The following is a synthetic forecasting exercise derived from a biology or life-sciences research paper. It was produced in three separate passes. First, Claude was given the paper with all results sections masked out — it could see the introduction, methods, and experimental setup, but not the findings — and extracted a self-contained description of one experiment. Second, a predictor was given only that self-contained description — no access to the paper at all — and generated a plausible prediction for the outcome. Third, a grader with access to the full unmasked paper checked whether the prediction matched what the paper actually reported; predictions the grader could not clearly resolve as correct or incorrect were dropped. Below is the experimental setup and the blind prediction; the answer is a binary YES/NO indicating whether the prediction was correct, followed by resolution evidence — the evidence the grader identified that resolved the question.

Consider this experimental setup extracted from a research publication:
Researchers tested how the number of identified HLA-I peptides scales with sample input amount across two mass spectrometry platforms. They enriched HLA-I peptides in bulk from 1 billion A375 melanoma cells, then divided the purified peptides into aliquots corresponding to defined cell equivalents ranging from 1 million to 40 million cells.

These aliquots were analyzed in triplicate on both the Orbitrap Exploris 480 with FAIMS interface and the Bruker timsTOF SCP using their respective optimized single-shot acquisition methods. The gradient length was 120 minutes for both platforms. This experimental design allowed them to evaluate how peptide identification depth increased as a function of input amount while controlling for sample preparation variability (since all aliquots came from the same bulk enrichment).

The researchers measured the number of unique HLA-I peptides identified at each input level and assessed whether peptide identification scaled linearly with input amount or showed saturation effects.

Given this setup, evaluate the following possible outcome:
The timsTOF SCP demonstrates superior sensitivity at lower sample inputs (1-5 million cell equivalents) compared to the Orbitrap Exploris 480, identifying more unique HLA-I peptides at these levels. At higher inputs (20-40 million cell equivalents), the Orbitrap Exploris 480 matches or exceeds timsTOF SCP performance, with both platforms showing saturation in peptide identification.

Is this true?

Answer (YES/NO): NO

_ _ _ _ _

None of the records may be skipped; each is to be repeated exactly.

- [Response to the exercise]
The following is a synthetic forecasting exercise derived from a biology or life-sciences research paper. It was produced in three separate passes. First, Claude was given the paper with all results sections masked out — it could see the introduction, methods, and experimental setup, but not the findings — and extracted a self-contained description of one experiment. Second, a predictor was given only that self-contained description — no access to the paper at all — and generated a plausible prediction for the outcome. Third, a grader with access to the full unmasked paper checked whether the prediction matched what the paper actually reported; predictions the grader could not clearly resolve as correct or incorrect were dropped. Below is the experimental setup and the blind prediction; the answer is a binary YES/NO indicating whether the prediction was correct, followed by resolution evidence — the evidence the grader identified that resolved the question.

Consider this experimental setup extracted from a research publication:
Researchers tested how the number of identified HLA-I peptides scales with sample input amount across two mass spectrometry platforms. They enriched HLA-I peptides in bulk from 1 billion A375 melanoma cells, then divided the purified peptides into aliquots corresponding to defined cell equivalents ranging from 1 million to 40 million cells.

These aliquots were analyzed in triplicate on both the Orbitrap Exploris 480 with FAIMS interface and the Bruker timsTOF SCP using their respective optimized single-shot acquisition methods. The gradient length was 120 minutes for both platforms. This experimental design allowed them to evaluate how peptide identification depth increased as a function of input amount while controlling for sample preparation variability (since all aliquots came from the same bulk enrichment).

The researchers measured the number of unique HLA-I peptides identified at each input level and assessed whether peptide identification scaled linearly with input amount or showed saturation effects.

Given this setup, evaluate the following possible outcome:
The timsTOF SCP demonstrates superior sensitivity at lower sample inputs (1-5 million cell equivalents) compared to the Orbitrap Exploris 480, identifying more unique HLA-I peptides at these levels. At higher inputs (20-40 million cell equivalents), the Orbitrap Exploris 480 matches or exceeds timsTOF SCP performance, with both platforms showing saturation in peptide identification.

Is this true?

Answer (YES/NO): NO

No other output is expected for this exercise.